Development of infection with Streptococcus bovis and Aspergillus sp. in irradiated mice after glycopeptide therapy.

The use of ofloxacin and glycopeptides was evaluated for the treatment of infections arising in C3H/HeN female mice irradiated with 8.3 Gy from a 60Co source. The 21 day regimen began 72 h after irradiation when each of five sets of experimental animals received three antimicrobial therapy regimens and a saline-treated control group. With 40 mice in each group, 20 were used to monitor survival, 20 for the recovery of bacteria from the liver culture.

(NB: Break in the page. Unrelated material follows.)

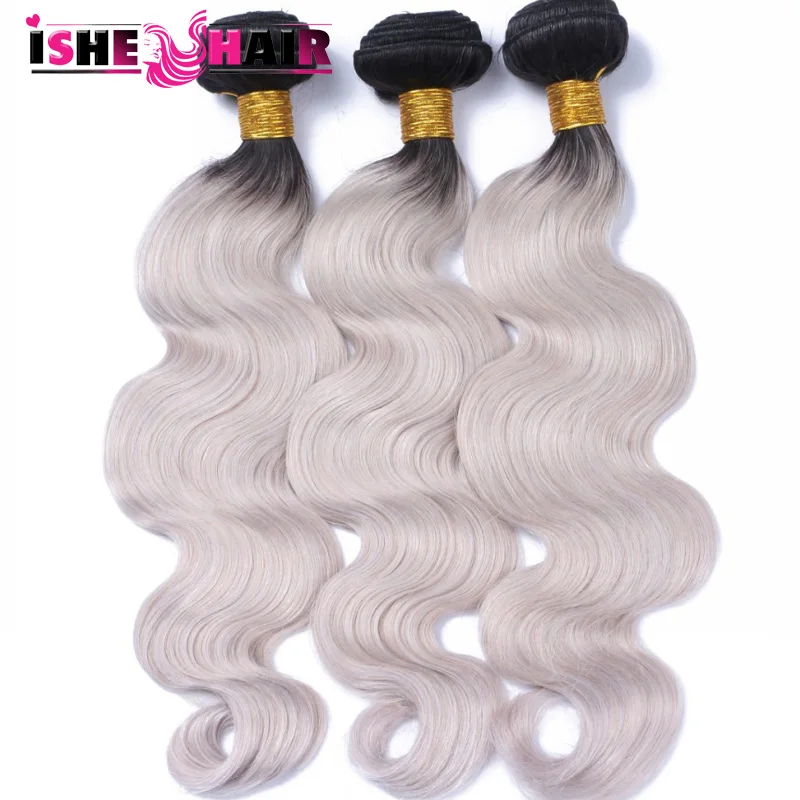 New Arrival 1B/Grey Ombre Brazilian Virgin Hair 7A Unprocessed Silver Grey Ombre Human Hair Extensions 3 Bundles Hair weave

Treatment groups were oral ofloxacin 20 mg/kg/day; oral or intramuscular vancomycin 50 mg/kg/day; oral teicoplanin 50 mg/kg/day; ofloxacin and vancomycin; ofloxacin and teicoplanin; or saline. Bacteria recovered from saline treated mice were Enterobacteriaceae and Streptococcus spp. By comparison, fewer Enterobacteriaceae were isolated from ofloxacin treated mice and fewer Streptococcus spp. in both vancomycin and teicoplanin treated mice. However, glycopeptide-treated mice developed infection with Aspergillus fumigatus and glycopeptide resistant Streptococcus bovis. Mortality rates within 60 days of irradiation were 100% in all treatment and control groups with the exception of ofloxacin which was 25%-35%. These data suggest that glycopeptide therapy increases rates of systemic infection with fungi and antibiotic resistant bacteria in irradiated mice.